When it was first designed, the Colosseum had no floor and all the events took place on bare ground. However, a wooden floor which was supported by wooden poles was later added to the amphitheatre. The floor had an innovative design and is another example of the outstanding architecture involved. Each wooden pole went into holes in the ground that held them up. Wooden boards were placed on the poles forming a makeshift floor. The wooden poles and boards were temporary fixtures and could be removed when required.

In fact, some historians feel that the arena could be flooded with water to hold mock sea fights. There is no concrete evidence to collaborate this. But looking at the structure as it stands today, the theory of holding water in the arena cannot be ruled out.

Years later a more permanent floor was built to replace the wooden floor. The new floor was similar in design to the previous floor. However, instead of wooden poles the new plan had pillars made from stones. The floor remained wooden and it has disintegrated over the centuries.

An Architectural Marvel

Walkways of the Colosseum
Photo by: permanently scatterbrained, Creative Commons

The new floor was more than just a floor, it was a technical wonder. The wooden floor was covered with sand so it gave an impression of being the ground. Beneath the floor was a maze of rooms and corridors where the performers would dress up and prepare for their act. The underground sections also served as dressing rooms. Animals were also kept in portions of the sections that were locked in cages. There was a high wall around the arena with metal barriers that prevented the animals from entering the enclosures where the audience sat when they were let loose in the arena.

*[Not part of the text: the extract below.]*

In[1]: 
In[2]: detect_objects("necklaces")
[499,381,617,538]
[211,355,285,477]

The technical savvy Romans designed hand operated elevators which ran from the basement to the top where the arena is. These were used to transfer performers and animals up to the arena. The elevators were operated by slaves. There were a number of elevators, each of which was operated by over two hundred slaves. The idea of elevators was pretty classy for that period of time.

The floor of the arena had trap doors where the elevators opened. There were a total of thirty two trap doors along the periphery of the arena floor and the same number of elevators led from the basement to the afore mentioned trap doors.

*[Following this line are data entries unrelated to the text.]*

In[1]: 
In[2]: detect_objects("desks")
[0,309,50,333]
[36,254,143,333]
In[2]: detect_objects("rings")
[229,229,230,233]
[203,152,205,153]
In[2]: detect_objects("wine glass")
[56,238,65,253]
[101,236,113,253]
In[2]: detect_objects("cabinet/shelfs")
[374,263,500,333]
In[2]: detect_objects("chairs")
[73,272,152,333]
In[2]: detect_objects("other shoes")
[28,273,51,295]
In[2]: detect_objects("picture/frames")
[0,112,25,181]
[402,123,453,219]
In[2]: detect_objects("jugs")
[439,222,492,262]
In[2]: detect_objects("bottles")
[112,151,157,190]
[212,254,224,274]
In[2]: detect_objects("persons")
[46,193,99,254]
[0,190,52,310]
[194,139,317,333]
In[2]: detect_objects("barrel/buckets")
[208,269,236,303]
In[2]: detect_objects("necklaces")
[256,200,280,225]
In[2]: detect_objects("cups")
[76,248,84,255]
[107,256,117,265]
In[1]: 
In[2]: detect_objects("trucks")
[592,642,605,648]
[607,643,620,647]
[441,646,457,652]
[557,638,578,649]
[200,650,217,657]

The trap doors were concealed from the audience and whatever emerged from under the floor seemed to appear out of thin air, thereby creating an illusion. This amazing feature added to the Colosseum’s uniqueness and made it a major attraction for the citizens of the Roman Empire.

As it Stands Today

The Colosseum was definitely an architectural marvel in its heyday. What is left of the building still mesmerizes people. The building may be in ruins, but it does not fail to captivate visitors with its impressive size and design. Thousands visit the site each year to see this wonderful piece of architecture of the ancient world.

It is difficult to comprehend how the building was constructed without the use of modern day equipment and tools. The men who designed the building are forgotten in history but they must have been geniuses to have built it. It is amazing that a major part of the Colosseum still stands, battling the elements over centuries.

One response to “Colosseum Architecture”

  1. elliot says:

    solid info! love it ! really great! honestly would recommend this to anyone doing an internal on the design of the colosseum great stuff mate!